I woke from a nightmare at 5:30 this morning and was wide awake and bolt upright in an instant. I tried to snuggle up to Mike and go back to sleep but every time he moved I jumped, thinking a snake was killing me. I was not afraid of snakes before 5:30 this morning.
So I put on my running shoes and a jacket and grabbed my otherwise-useless old school backpack (Oh! the life of a graduate!) and walked to the grocery store, thankful for the convenience of a 24-hour Cub at moments like this.
I read this fantastic book for awhile until Mike was ready to get up, then fell asleep beside him while he was reading his Bible. We got up and I made pancakes for Mike and his sister, who’s crashed at our apartment this weekend while she house-hunts in preparation for beginning at Luther Seminary in a few weeks.
Mike’s spending the afternoon practicing for a couple competitions for which he records on Monday. I’m about to go prepare a prelude & postlude and hymns for tomorrow before I head home to iron and try to get through all the Good Shepherd wedding thank you notes. Mom’s cranberry jello salad and andalusian rice salad are already in the fridge for church dinner tomorrow and the kitchen’s clean for the billionth time since we signed our lease six months ago. This evening Gwen is taking us out for dinner and then we’ll probably spend the night hanging out and playing cards. (Don’t tell the home schoolers.)
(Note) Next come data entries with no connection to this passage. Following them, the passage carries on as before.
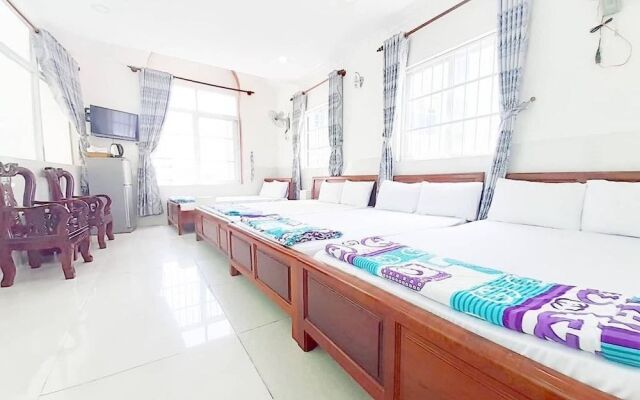 Hoang Linh 2 Hotel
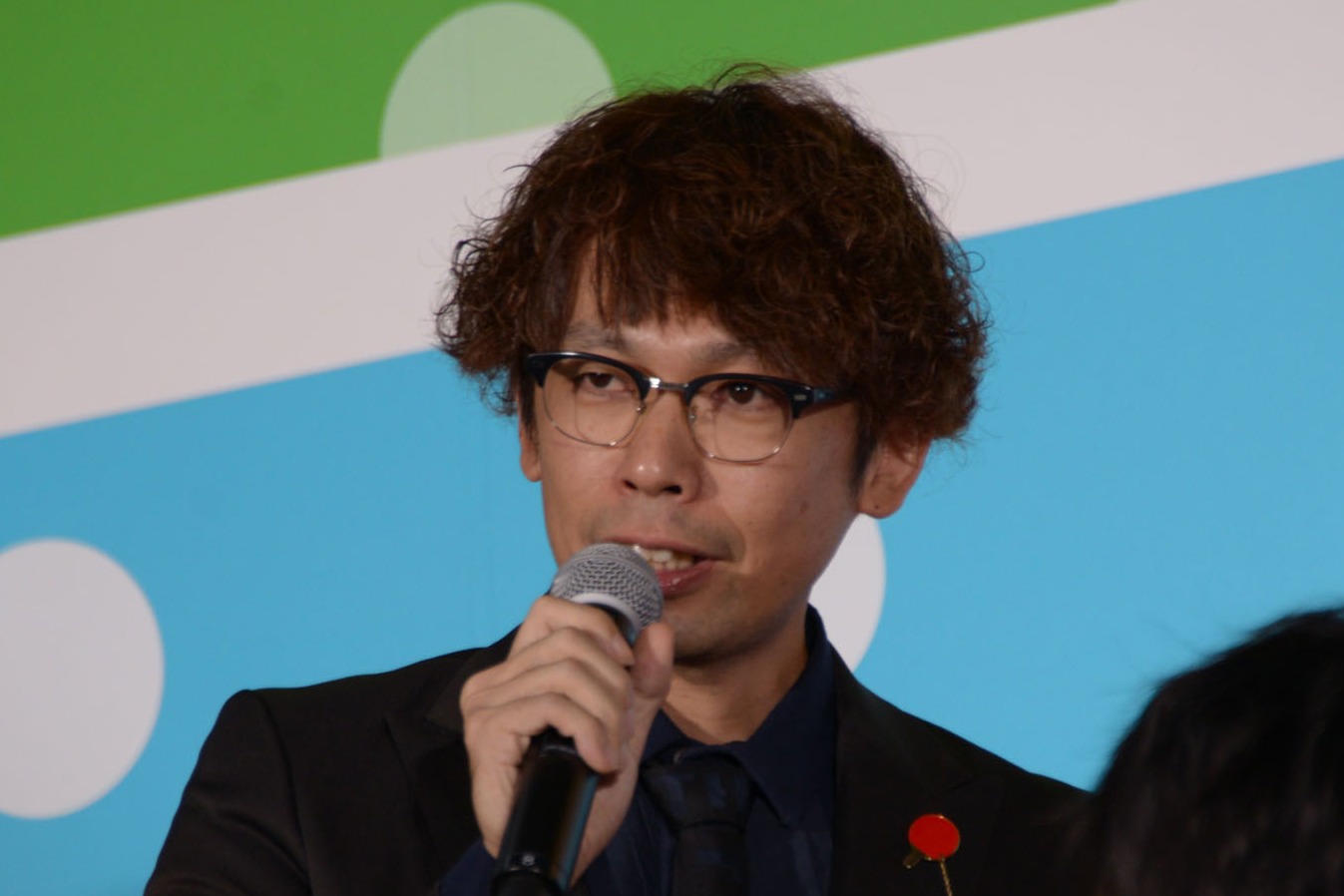 石川淳一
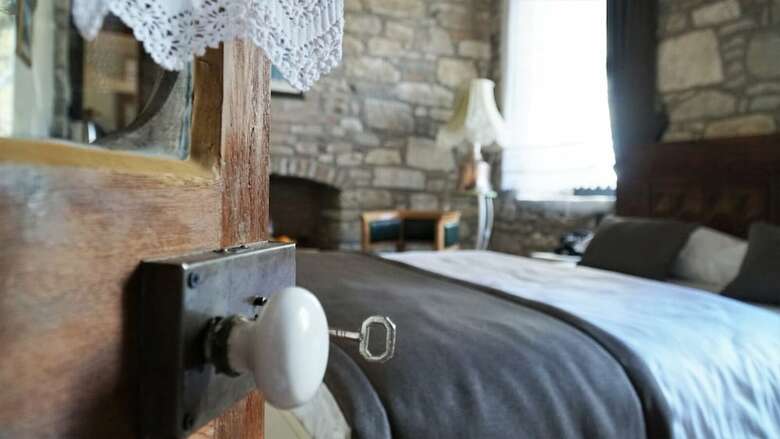 Hotel 1870's Tas Konak Otel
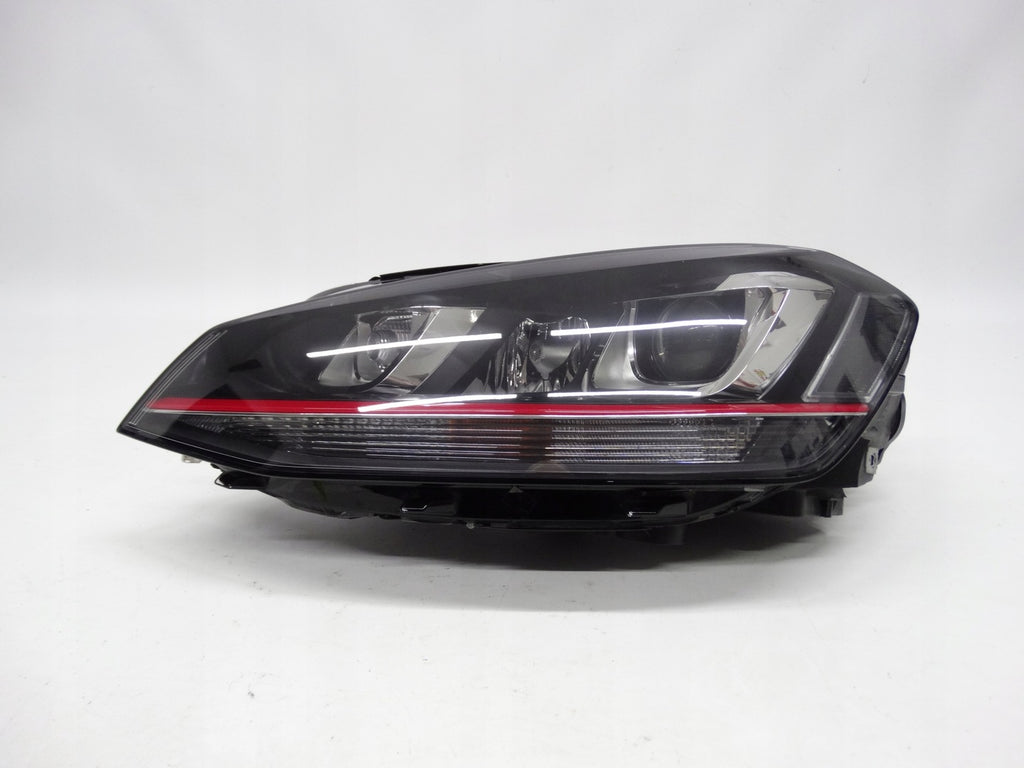 Frontscheinwerfer VW Golf VII 5G1941031A Xenon Links Scheinwerfer Headlight SCH5405946935me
I’m excited to spend a whole day in Minnetonka tomorrow, sharing worship, food, and fellowship with the people we love so much at Good Shepherd. It’s been several months since we were able to stay up there the whole Lord’s Day instead of having to return to Northfield for other commitments. It will be sweet.
In my reading this morning a line from Colossians 3 captured my attention: “Let the peace of Christ rule in your hearts,” Paul says. I’ve been struggling with fear, anxiety, and discontentment over various things in the last week, and it’s left my devoid of joy. Then I read C. S. Lewis over lunch, arguing in Screwtape that the Christian should be concerned only with the present and with eternity, not with the past or future. That, combined with the concept of ruling peace from Colossians, finally broke through my thick head. It occurs to me that what I’ve been missing boils down to peace. If I will simply live with the peace of Christ ruling my heart, choosing to be thankful for present blessings and faithful in present difficulties, there will be no room left for fear, anxiety, and discontentment.